- [Exercise tasks]
(1) In the thread on mutable data, why is standardization called vital before release?
(2) In the thread on mutable data, rewrite everything from "What about a" down to "manner you desire.", substituting "sequences" for "chains".

- [Text excerpt]
What about a catastrophic event that wipes out millions of nodes

That indicates some kind of ‘pointer’ functionality that this might rely on in the client :​D
Standardisation to ensure that everyone’s using it in the same way is still vital for pre-release in my opinion.

Go Here and check out the section of MutableData.
https://safe-network-explained.github.io/architecture

“The content of mutable data may point to other mutable data, allowing the creation of chains of mutable data [6] that can be used for many purposes such as version control and branching, verifiable history and data recovery.”

I think you will find that what is described is that the network has the inherent capability do exactly what you want… It might just take an app developer to implement it in the manner you desire.

- [Stored data]
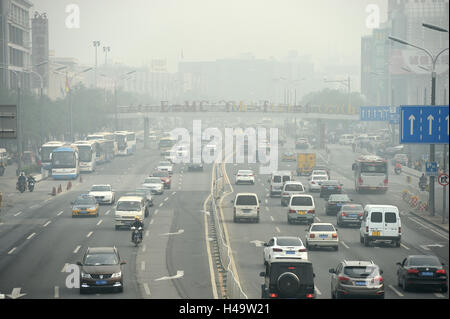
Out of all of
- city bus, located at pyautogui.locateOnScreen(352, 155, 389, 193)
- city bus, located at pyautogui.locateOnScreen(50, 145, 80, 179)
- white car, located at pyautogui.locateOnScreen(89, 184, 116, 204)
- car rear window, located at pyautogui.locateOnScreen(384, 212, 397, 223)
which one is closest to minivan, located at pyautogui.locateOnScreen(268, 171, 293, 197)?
city bus, located at pyautogui.locateOnScreen(352, 155, 389, 193)

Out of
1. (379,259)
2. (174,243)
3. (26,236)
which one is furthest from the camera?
(26,236)

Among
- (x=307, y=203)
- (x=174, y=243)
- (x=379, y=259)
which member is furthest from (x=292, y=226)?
(x=379, y=259)

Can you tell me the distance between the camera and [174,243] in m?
46.6

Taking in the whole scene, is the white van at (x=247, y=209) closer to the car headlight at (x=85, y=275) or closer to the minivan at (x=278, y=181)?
the minivan at (x=278, y=181)

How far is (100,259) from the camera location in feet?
108

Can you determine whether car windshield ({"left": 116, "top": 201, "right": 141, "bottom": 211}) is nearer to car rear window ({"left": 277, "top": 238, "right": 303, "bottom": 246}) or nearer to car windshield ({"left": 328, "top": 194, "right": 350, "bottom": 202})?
car windshield ({"left": 328, "top": 194, "right": 350, "bottom": 202})

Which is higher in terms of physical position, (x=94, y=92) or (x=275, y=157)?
(x=94, y=92)

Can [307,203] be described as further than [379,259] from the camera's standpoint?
Yes

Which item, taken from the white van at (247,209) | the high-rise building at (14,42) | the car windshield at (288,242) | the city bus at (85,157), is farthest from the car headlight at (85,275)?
the high-rise building at (14,42)

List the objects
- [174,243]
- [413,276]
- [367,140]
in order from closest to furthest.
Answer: [413,276]
[174,243]
[367,140]

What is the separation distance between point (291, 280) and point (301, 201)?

- [Full solutions]
(1) Standardization is needed to make sure that everyone is using it in the same way.

(2)
What about a catastrophic event that wipes out millions of nodes

That indicates some kind of ‘pointer’ functionality that this might rely on in the client :​D
Standardisation to ensure that everyone’s using it in the same way is still vital for pre-release in my opinion.

Go Here and check out the section of MutableData.
https://safe-network-explained.github.io/architecture

“The content of mutable data may point to other mutable data, allowing the creation of sequences of mutable data [6] that can be used for many purposes such as version control and branching, verifiable history and data recovery.”

I think you will find that what is described is that the network has the inherent capability do exactly what you want… It might just take an app developer to implement it in the manner you desire.